Excerpted passage:
IN THE COURT OF APPEAL OF
THE REPUBLIC OF VANUATU
(Appellate Jurisdiction)


Civil Appeal Case No. 28 of 2015


BETWEEN:


SHEFA PROVINCIAL COUNCIL
Appellant


AND:


MOSES APET ARIASIA
Respondent


Coram: Hon. Justice John von Doussa
Hon. Justice Oliver Saksak
Hon. Justice Daniel Fatiaki
Hon. Justice Stephen Harrop
Hon. Justice Dudley Aru
Hon. Justice David Chetwynd


Counsel: Mr. J. Tari for the Appellant
Mr. W. Daniel for the Respondent


Date of Hearing: 11 November 2015
Date of Judgment: 20 November 2015


JUDGMENT


  1. The appellant appeals against the judgment entered against it in the Supreme Court for VT2,085,013. This sum comprised VT1,097,375 damages for breach of the terms of a settlement agreement reached between the parties on 12 August 2003 and VT987,638 interest calculated from the filing the claim on 21st June 2006 until judgment on 5th August 2015.
  2. The principal ground of appeal is that the settlement agreement is invalid as there has been no resolution of the appellant endorsing the purported settlement agreement. A subsidiary ground of appeal is that the Supreme Court erred in "penalising" the appellant by adding interest to the assessed damages from the date of filing of the claim.
  3. The background of these proceedings is not in dispute. On 3rd April 1998 the respondent entered into a contract with the appellant to build and renovate the appellant's main office and council chamber. Work under the contract commenced but a dispute arose over the use of materials supplied by the appellant. Substantial delay occurred, work by the respondent ceased, and another company ultimately completed the contract works. The respondent instructed lawyers, and formulated a substantial claim for damages for breach of the 3rd April 1998 contract, and for delay allegedly caused by the appellant. In all the claim exceeded VT23 million. At the invitation of the appellant the respondent and his lawyer attended a meeting at the appellant's council chambers on 12th August 2003. The appellant was represented at that meeting by the President of the Council and members of the Development Committee of the appellant. It was agreed between those present that the respondent's damages claim would be settled on terms that the appellant pay the respondent VT1,017,375 plus interest thereon at 10%. In addition the settlement agreement provided that the respondent would build four houses for the appellant in 2004.
  4. The appellant did not pay the agreed sum of VT1,017,375, and the respondent was prevented from constructing four houses by the appellant, for reasons which were not explored at trial and are not presently material. The present claim was then instituted claiming the balance of the agreed settlement sum, and damages for breach of the term of the agreement under which the respondent was to construct four houses.
  5. The respondent's claim in the Supreme Court proceeded slowly, in part due to the courthouse fire. The hearing of the claim occurred in April 2011 followed by written submissions filed by the parties. In 2015 the Supreme Court called for additional evidence from the respondent as to the loss of profits suffered by the respondent through being prevented from building the four houses. The parties filed additional sworn statements on that topic, and then the court delivered judgment. Damages for the respondent's potential profits from the construction of the four houses were assessed at VT80,000. This sum was added to the unpaid settlement moneys to give the judgment sum of VT1,097,375.

Problem set:
[A] Name every judge listed in the coram of the judgment.
[B] Duplicate the judgment starting with "Date of Hearing: 11" and going on through "of the claim.".
[C] Decide whether each statement agrees with the judgment: (i) the hearing of the respondent's claim took place in April 2011; (ii) under the settlement agreement, the respondent was to build three houses for the appellant; (iii) damages for the respondent's potential profits from the houses were assessed at VT100,000. Answer yes or no for each, quoting the words of the judgment that decide it.
None of the records is needed here.

Data to examine:
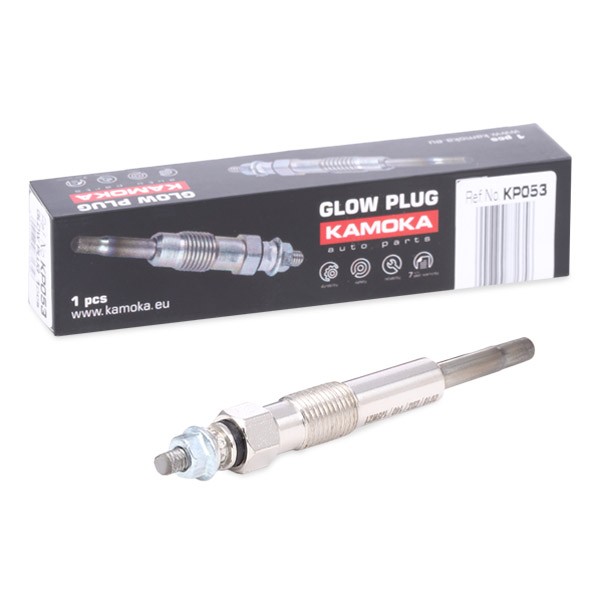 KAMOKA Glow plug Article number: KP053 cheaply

...

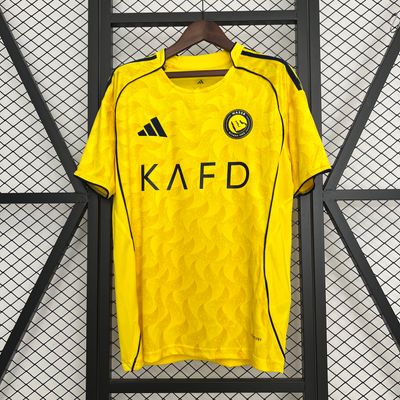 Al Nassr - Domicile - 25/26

Answers per task:
[A] John von Doussa, Oliver Saksak, Daniel Fatiaki, Stephen Harrop, Dudley Aru, David Chetwynd

[B]
Date of Hearing: 11 November 2015
Date of Judgment: 20 November 2015


JUDGMENT


  1. The appellant appeals against the judgment entered against it in the Supreme Court for VT2,085,013. This sum comprised VT1,097,375 damages for breach of the terms of a settlement agreement reached between the parties on 12 August 2003 and VT987,638 interest calculated from the filing the claim on 21st June 2006 until judgment on 5th August 2015.
  2. The principal ground of appeal is that the settlement agreement is invalid as there has been no resolution of the appellant endorsing the purported settlement agreement. A subsidiary ground of appeal is that the Supreme Court erred in "penalising" the appellant by adding interest to the assessed damages from the date of filing of the claim.

[C]
(i) Yes: "The hearing of the claim occurred in April 2011"
(ii) No: "the respondent would build four houses for the appellant in 2004"
(iii) No: "Damages for the respondent's potential profits from the construction of the four houses were assessed at VT80,000."